Jog On: How Running Saved My Life, by Bella Mackie (UK, 27th December, non-fiction)

In Jog On, Bella explains with hilarious and unfiltered honesty how she used running to battle crippling anxiety and depression, without having to sacrifice her main loves: booze, cigarettes and ice cream. With the help of a supporting cast of doctors, psychologists, sportspeople and friends, she shares a wealth of inspirational stories, research and tips that show how exercise often can be the best medicine. This funny, moving and motivational book will encourage you to say ‘jog on’ to your problems and get your life back on track – no matter how small those first steps may be.

The Unexpected Joy of Being Single, by Catherine Grey (UK, 27th December, US, 31st December, non-fiction)
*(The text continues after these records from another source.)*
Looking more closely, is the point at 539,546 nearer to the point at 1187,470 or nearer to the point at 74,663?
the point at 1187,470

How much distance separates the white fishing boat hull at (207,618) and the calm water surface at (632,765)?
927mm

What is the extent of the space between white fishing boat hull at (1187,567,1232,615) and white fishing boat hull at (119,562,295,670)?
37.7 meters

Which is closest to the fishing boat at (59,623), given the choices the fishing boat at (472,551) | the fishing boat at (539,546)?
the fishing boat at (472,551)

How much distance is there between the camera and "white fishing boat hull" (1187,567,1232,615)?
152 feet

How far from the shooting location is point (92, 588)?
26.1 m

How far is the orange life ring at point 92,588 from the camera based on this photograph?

Over a third of us are now single. But nobody seems to have told society, romcom makers, songwriters, marriage-hungry mothers, ‘tick-tock’ uncles, our mates or us that. Cue: single anxiety. Love addiction. Spending hours scrolling through dating apps. Being inconsolable when he/she doesn’t text. Humming ‘Here Comes the Bride’ when they do. Catherine Gray went through all of this. And then some. She took a whole year off dating to get her love-hooked head straight. How do we chill our boots about our single status? Detach from ‘all the good ones are gone!’ panic? And de-programme from urgent, red, heart-shaped societal pressure to find your ‘other half*’? We know intellectually that single is far preferable to panic-settling, yet we forget that almost constantly. Why? Psychologists and neuroscientists tell us? Let’s start the reverse-brainwash and locate our happily-single sanity, for good. Are you in? *Spoiler: you’re already a whole person.